The European Union has only recently let the drink dry on a bill called MiFID II, which, you guessed it, is replacing MiFID I. MiFID II (Markets in Financial Instruments Directive) will also apply to the whole financial services sector, and especially storing data and communication records is likely to be a challenge.
Firms will need to start planning for the changes ahead of the finalisation of the EU implementing legislation, the Financial Conduct Authority is already alarming banks on its website. The piece of legislation was announced in early 2014, but the last amendments were made in September. MiFID is set to be active from January 2017, and there are concerns on whether banks are ready for it.
MiFID II is a different structure than MiFID I, Robert Powell, global head of compliance at Etrali Trading Solutions, said. Where MiFID I was based on a voluntary basis, and served as advice rather than anything significant, the amended version will have a big impact on the sector
It will encompass everybody and it has been agreed on a technical level so its a totally different raft of legislation that was pushed through after the financial crisis in light of some of the things that happen like libor and the FX rates [rigging], Powell said.
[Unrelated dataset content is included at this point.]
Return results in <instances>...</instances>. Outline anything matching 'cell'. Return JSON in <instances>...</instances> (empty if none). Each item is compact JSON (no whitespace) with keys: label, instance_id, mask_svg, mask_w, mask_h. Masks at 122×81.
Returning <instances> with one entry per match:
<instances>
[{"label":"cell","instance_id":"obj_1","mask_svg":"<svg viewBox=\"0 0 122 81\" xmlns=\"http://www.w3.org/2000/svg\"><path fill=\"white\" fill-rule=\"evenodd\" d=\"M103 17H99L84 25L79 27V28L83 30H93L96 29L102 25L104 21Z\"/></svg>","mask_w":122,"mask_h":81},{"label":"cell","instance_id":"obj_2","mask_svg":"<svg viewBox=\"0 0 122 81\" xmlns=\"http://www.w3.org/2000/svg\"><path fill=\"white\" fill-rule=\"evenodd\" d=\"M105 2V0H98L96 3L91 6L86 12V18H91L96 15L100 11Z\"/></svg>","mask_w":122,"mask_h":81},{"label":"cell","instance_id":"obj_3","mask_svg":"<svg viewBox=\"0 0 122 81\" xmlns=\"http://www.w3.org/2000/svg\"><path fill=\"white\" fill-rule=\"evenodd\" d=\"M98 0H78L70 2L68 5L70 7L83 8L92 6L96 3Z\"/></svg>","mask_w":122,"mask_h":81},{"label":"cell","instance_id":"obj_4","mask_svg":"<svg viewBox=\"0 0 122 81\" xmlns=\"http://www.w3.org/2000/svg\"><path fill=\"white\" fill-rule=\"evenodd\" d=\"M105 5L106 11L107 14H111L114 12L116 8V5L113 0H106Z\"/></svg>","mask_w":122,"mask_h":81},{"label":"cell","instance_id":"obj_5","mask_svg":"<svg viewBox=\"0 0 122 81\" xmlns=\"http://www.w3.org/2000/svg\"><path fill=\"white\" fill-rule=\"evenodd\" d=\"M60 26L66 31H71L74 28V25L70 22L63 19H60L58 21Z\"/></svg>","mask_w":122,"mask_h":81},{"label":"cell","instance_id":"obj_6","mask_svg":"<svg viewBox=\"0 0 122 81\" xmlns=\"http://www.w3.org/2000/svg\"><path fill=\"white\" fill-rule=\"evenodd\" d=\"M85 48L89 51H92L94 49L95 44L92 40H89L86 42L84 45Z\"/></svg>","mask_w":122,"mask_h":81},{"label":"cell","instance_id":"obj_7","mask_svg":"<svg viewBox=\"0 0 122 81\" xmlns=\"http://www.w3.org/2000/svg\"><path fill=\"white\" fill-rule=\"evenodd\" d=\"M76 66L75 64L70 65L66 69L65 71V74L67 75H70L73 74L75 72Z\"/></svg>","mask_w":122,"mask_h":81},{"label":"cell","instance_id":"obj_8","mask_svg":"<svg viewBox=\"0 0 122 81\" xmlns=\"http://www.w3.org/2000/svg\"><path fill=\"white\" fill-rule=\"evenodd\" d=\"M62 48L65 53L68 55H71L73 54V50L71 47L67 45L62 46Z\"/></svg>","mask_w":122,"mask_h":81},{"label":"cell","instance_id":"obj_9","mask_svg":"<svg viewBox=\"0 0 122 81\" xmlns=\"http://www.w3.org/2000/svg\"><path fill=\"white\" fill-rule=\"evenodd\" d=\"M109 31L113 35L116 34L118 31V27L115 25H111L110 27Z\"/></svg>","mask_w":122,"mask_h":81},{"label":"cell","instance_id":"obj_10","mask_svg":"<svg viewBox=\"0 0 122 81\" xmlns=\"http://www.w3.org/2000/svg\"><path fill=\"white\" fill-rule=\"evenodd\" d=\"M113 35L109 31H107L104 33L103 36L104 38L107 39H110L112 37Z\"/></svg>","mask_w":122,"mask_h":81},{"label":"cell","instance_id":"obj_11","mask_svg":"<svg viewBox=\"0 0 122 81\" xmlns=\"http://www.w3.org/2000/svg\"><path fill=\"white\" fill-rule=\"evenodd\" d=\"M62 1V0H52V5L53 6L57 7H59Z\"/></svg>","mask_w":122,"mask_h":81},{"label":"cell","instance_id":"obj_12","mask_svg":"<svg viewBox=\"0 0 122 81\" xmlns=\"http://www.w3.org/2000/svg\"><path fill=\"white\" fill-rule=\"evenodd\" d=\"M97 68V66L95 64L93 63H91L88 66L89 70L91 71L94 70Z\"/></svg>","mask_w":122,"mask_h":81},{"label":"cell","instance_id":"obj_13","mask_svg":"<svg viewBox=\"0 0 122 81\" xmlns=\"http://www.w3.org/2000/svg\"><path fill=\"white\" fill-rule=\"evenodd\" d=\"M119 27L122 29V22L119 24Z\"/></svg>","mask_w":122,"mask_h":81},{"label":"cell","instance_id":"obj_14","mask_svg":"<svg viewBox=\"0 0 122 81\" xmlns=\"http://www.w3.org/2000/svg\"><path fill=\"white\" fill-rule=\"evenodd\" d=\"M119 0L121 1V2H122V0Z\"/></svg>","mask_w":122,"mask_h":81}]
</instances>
MiFID II demands stronger protection for investors and clients assets from banks. As with any regulator urging for low-risk banking, the EU demands stronger protection for investor and clients assets from banks with MiFID II. In addition, the legislation sets out clear rules regarding transparency of costs and charges for customers as well as the way a bank deals with bonds, derivatives and other non-equity instruments.
However, banks are thought to be more worried about the way their data is stored. MiFID II dedicates a tough section of its rules to the recording of conversations, which will see banks forced to record almost every interaction that could possibly lead to a transaction.
If you look at the record-keeping requirement for most of the member states, they already have quite a lot of very very powerful rules in place to have the banks and financial organisations store data, Powell said. This is a change that allows regulators to have that data stored for up to seven years. It also allows them to conduct monitoring surveillance and it requires banks to do so and that will have some interesting effects on the European traders.
Up until now, almost all banks outside of the UK and the EU have not been doing any monitoring surveillance because of the European surveillance act and its ramifications, according to Powell.
The stricter rules regarding transparency and customer service make MiFID II something banks have to prepare for, but the complete turnaround in terms of communications data storage might be their biggest challenge. They have until January 2017 to prepare and it unlikely to turn into a smooth ride.